Auf dem Weg vom rechtsmedizinischen Institut nach Remlingen durchquerten die Ermittler die Asse. „Geh vom Gas, hier irgendwo muss es gewesen sein“, bat Sinner seinen Kollegen. Gleich hinter einer Rechtskurve, führte ein Waldweg in einem spitzen Winkel einige Meter bergab. „Da ist es!“, rief der Hauptkommissar enthusiastisch. „Na sag ich doch.“ „Hoffentlich kommen wir da nachher auch wieder rauf“, unkte sein Kollege. „Jetzt fahr erst mal runter“, forderte ihn Sinner auf. „Wir können den Wagen ja wohl schlecht an dieser Stelle auf der Straße parken.“

Kurz darauf entdeckten sie eine Hütte und gleich daneben einen kleinen Tümpel, der von der Straße aus nicht zu sehen war.
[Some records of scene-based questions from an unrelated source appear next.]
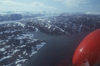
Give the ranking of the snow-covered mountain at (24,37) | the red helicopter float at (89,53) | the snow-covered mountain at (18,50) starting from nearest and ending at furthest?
the red helicopter float at (89,53) → the snow-covered mountain at (18,50) → the snow-covered mountain at (24,37)

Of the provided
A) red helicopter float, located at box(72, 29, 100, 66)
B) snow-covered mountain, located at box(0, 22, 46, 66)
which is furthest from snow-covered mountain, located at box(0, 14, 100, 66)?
red helicopter float, located at box(72, 29, 100, 66)

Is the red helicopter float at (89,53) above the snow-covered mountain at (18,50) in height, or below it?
above

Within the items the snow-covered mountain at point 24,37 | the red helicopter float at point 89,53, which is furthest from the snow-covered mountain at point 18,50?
the red helicopter float at point 89,53

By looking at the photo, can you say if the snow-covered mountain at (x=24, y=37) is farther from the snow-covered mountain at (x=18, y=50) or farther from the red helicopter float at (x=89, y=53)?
the red helicopter float at (x=89, y=53)

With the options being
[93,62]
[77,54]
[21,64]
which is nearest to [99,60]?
[93,62]

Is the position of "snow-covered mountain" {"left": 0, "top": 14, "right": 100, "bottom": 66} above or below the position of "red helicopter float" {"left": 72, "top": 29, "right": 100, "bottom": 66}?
below

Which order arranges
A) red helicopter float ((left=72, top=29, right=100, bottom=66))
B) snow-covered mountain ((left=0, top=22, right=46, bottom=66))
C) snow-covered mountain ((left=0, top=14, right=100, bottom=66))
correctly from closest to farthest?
1. red helicopter float ((left=72, top=29, right=100, bottom=66))
2. snow-covered mountain ((left=0, top=22, right=46, bottom=66))
3. snow-covered mountain ((left=0, top=14, right=100, bottom=66))

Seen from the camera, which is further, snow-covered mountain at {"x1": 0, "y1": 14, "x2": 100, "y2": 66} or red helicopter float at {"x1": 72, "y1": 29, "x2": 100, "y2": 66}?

Schubert rüttelte an dem Schloss, mit dem beide Enden einer Stahlkette zusammengehalten wurden. „Was nun?“, fragte er, als er bemerkte, dass sich der Bügel nicht öffnen ließ. „Während du zum Wagen zurückgehst und in der Zentrale nachfragst, wem das Grundstück gehört, sehe ich mich mal nach einem weiteren Eingang um“, trug Sinner seinem Kollegen auf.

Eigentlich wollte er den zuweilen etwas zu regelkonformen Kommissar nur für einen Moment loswerden. Sinner war sich sicher, irgendwo eine Schwachstelle im Zaun zu finden. Er brauchte nur wenige Schritte in Richtung Weiher gehen, bis er auf eine passende Stelle stieß. „Na also, das Loch ist doch wie für mich gemacht“, flüsterte er sich selber zu und schlüpfte durch die Drahtmaschen auf das fremde Grundstück.
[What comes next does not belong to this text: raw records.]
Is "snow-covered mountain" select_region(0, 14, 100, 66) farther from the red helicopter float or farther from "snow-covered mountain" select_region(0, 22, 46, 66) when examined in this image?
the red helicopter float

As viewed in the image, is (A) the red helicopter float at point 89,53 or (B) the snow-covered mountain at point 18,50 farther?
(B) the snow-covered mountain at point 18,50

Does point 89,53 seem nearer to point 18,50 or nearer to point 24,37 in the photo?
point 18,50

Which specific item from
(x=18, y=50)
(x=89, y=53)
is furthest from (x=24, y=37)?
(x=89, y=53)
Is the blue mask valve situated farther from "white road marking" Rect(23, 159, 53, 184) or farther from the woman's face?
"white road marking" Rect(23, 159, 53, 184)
Der Hauptkommissar ging am Ufer entlang der kleinen Holzhütte entgegen. Wie friedlich es hier ist, dachte er beim Blick über das Wasser. „Tim!“, zerriss die grelle Stimme seines Kollegen plötzlich die Idylle. „Hier!“, antwortete er. „Ich will nur kurz einen Blick in die Hütte werfen.“ „Das Grundstück gehört einem Max Bredtklopfer. Ich habe bereits mit seiner Tochter in Salzgitter telefoniert. Ihr Vater ist schon seit einigen Jahren tot. Seitdem werden der Teich und die Hütte von ein paar Anglern genutzt, die in dem Teich Forellen züchten.“

Die Kommissare standen sich inzwischen an der Einfahrt zum Grundstück gegenüber. Nur getrennt durch den Maschendrahtzaun und ihre Ideologie. „Ich nehme an, du hast deine Taschenlampe dabei?“, erkundigte sich Sinner. Die Leuchte wechselte auf die andere Seite des Tores. „Ich bin gleich wieder da“, beruhigte er Schubert und ging.
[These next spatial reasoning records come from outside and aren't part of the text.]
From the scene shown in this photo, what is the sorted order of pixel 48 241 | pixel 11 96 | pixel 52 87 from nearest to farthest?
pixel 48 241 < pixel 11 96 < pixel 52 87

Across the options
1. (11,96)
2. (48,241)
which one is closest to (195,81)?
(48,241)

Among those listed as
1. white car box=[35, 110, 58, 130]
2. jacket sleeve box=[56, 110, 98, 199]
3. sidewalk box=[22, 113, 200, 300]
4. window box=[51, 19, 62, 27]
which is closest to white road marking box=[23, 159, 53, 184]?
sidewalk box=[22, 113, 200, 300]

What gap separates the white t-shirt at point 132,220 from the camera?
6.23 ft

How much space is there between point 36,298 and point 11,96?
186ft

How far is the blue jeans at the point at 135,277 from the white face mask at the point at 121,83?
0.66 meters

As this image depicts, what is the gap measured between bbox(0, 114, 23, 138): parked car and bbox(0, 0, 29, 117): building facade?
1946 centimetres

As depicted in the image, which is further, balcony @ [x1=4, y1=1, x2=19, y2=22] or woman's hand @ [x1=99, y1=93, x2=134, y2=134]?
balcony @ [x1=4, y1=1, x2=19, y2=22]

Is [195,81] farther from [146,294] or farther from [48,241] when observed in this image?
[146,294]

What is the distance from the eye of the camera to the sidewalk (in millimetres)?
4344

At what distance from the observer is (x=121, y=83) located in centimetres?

Der Lichtkegel der kleinen Handlampe suchte sich seinen Weg durch die verdreckten Fensterscheiben in das Innere der Hütte. Der Hauptkommissar sah in der Mitte des einzigen Raumes einen Tisch, um den vier Stühle gruppiert waren. Seitlich entdeckte er eine Couch und auf der gegenüberliegenden Seite eine alte Kommode. Über allem lag eine dicke Staubschicht, die darauf schließen ließ, dass die Hütte schon seit längerem nicht mehr genutzt wurde.

Da der Ermittler keine Ahnung hatte, welche Maserung das Holz der sibirischen Lärche aufwies und welche Farbe es hatte, machte er einige Fotos. Als er die Hütte umrundete stieß er auf eine Fensterklappe, die seiner Auffassung nach aus demselben Holz gefertigt war. Er konfiszierte sie kurzer Hand und nahm sie mit.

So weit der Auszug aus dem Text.